## Exercise brief
Could you transcribe the records word for word, from the line containing "Of this set" through the end of the records, including both of those lines?

## Task material
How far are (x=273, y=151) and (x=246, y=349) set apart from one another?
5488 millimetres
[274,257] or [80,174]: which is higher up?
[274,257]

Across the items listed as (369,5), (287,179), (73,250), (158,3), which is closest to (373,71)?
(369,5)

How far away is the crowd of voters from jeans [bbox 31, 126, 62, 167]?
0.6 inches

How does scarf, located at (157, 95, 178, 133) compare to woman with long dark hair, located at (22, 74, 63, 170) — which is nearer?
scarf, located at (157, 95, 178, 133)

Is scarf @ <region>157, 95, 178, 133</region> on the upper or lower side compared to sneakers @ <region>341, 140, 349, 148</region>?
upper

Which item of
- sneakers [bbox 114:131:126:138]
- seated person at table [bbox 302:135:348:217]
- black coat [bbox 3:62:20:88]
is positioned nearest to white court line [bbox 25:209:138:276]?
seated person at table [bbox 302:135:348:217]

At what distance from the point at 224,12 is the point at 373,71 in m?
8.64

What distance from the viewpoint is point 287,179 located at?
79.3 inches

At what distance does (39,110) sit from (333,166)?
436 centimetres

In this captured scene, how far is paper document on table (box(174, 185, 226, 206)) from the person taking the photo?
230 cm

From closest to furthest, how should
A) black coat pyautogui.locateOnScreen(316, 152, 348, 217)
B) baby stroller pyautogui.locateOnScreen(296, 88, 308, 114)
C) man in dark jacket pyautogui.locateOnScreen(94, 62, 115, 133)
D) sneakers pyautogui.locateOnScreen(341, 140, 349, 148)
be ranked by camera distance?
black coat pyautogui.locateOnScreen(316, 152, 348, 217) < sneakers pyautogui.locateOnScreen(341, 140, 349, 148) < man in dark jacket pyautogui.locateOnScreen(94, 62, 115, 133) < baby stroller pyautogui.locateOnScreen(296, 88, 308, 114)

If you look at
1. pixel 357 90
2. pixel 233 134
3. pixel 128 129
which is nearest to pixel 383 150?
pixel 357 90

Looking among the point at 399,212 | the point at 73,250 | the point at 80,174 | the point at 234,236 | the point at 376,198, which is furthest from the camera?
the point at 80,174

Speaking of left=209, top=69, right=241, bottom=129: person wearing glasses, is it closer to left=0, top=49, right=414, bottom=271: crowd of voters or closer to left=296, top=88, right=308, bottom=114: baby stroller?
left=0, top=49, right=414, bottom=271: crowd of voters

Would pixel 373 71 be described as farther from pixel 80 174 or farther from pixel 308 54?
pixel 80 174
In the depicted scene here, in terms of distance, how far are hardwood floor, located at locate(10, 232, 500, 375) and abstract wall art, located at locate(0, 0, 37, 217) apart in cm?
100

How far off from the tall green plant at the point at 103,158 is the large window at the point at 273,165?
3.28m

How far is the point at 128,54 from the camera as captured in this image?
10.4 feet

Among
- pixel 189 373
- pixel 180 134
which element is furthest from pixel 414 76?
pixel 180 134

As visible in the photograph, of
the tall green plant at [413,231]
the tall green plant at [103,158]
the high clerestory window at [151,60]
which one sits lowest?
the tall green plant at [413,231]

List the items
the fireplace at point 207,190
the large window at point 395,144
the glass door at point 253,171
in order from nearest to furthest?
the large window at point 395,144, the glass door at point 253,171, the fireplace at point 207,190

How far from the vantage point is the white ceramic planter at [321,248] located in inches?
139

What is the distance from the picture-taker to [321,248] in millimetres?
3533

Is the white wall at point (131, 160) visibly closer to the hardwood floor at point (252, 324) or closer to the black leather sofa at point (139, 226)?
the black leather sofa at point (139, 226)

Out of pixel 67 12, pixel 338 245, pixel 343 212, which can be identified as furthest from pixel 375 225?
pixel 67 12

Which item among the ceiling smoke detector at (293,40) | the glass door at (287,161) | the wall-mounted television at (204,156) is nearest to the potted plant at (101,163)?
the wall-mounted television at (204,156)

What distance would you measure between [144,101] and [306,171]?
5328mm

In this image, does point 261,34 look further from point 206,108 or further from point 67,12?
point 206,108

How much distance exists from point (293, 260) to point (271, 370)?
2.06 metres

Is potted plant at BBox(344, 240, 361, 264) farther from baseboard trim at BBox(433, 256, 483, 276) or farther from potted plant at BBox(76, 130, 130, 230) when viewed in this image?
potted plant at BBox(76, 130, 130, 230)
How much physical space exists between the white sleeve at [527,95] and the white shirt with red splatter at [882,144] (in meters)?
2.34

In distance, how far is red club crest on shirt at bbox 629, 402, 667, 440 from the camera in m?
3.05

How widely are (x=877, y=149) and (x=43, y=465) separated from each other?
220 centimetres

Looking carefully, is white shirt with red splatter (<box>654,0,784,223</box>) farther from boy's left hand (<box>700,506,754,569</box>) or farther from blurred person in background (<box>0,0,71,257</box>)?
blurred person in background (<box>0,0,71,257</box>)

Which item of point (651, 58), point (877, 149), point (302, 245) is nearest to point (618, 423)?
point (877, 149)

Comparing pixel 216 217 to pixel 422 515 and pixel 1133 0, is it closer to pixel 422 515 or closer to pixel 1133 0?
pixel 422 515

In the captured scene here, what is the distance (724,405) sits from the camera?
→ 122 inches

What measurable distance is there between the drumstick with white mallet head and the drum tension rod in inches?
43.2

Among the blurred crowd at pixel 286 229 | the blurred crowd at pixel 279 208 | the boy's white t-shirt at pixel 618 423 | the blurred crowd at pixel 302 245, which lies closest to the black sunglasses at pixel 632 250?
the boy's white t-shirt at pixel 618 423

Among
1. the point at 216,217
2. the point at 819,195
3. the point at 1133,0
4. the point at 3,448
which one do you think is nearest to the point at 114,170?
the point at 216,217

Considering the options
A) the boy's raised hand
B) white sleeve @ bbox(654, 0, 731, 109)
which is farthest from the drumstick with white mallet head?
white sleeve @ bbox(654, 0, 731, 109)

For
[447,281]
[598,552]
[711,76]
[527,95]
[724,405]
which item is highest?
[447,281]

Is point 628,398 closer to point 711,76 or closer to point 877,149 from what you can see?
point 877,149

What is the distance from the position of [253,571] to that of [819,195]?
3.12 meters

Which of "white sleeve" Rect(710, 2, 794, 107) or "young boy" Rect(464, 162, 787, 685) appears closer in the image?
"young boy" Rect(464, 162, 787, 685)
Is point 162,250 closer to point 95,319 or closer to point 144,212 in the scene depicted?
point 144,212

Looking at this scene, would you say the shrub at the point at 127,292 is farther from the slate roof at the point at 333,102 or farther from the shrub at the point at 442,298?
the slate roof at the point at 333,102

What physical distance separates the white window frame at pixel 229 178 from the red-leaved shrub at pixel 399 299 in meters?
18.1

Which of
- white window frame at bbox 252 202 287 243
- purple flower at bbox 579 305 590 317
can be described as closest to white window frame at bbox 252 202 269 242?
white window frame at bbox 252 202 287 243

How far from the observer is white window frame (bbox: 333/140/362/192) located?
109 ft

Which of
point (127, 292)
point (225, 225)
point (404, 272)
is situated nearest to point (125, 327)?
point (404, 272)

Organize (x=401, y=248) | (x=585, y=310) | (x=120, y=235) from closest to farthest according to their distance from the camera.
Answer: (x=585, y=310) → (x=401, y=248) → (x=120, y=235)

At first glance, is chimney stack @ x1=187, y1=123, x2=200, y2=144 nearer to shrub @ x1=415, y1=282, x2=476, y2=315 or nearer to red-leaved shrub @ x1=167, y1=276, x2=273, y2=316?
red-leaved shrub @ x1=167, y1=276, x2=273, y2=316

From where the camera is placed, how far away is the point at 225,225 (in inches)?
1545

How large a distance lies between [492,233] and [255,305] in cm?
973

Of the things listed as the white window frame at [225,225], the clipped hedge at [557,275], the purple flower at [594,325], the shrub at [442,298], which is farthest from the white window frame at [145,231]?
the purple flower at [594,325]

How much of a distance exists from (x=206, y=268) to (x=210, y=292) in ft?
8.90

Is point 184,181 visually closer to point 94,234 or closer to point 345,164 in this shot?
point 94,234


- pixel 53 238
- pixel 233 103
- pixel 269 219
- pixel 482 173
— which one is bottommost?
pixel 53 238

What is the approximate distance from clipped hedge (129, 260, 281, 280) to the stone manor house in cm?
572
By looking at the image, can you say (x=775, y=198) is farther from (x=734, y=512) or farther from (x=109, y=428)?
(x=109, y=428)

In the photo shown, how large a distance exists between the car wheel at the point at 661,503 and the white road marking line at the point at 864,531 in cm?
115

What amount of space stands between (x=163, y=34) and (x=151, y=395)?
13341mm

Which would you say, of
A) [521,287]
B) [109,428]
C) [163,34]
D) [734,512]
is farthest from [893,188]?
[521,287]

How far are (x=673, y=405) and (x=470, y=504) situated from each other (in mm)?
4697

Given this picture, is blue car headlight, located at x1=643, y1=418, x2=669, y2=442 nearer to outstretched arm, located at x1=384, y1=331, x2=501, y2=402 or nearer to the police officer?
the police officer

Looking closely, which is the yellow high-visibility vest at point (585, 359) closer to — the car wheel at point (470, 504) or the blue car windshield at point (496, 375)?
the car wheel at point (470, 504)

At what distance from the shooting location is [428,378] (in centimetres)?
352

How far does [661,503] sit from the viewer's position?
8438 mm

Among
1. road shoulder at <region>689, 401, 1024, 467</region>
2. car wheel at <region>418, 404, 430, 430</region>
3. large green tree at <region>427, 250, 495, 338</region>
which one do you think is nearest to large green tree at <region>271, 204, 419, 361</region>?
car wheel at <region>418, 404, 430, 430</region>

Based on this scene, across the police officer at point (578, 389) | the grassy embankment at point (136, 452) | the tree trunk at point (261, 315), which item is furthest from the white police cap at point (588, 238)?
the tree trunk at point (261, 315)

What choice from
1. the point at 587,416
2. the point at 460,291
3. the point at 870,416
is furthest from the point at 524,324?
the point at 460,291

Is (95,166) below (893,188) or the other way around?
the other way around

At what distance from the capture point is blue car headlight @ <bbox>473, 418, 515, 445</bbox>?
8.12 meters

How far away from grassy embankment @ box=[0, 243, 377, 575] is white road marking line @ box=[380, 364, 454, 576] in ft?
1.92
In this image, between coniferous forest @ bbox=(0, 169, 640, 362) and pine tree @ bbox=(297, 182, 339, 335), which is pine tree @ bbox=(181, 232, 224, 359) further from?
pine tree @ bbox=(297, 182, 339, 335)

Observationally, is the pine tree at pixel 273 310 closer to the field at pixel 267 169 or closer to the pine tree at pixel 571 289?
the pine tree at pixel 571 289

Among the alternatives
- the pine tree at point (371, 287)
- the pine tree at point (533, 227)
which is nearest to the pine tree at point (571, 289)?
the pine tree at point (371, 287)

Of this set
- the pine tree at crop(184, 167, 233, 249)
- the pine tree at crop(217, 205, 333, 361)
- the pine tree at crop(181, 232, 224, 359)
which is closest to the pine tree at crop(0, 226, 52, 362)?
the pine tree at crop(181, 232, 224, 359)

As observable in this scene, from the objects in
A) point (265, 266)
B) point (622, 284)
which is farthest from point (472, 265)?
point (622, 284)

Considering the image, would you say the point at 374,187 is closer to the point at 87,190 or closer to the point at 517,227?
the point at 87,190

## Full answer
Of this set
- the pine tree at crop(184, 167, 233, 249)
- the pine tree at crop(217, 205, 333, 361)
- the pine tree at crop(181, 232, 224, 359)
which is closest to the pine tree at crop(0, 226, 52, 362)?
the pine tree at crop(181, 232, 224, 359)

As observable in this scene, from the objects in
A) point (265, 266)
B) point (622, 284)
which is farthest from point (472, 265)?
point (622, 284)

Considering the image, would you say the point at 374,187 is closer to the point at 87,190 or closer to the point at 517,227?
the point at 87,190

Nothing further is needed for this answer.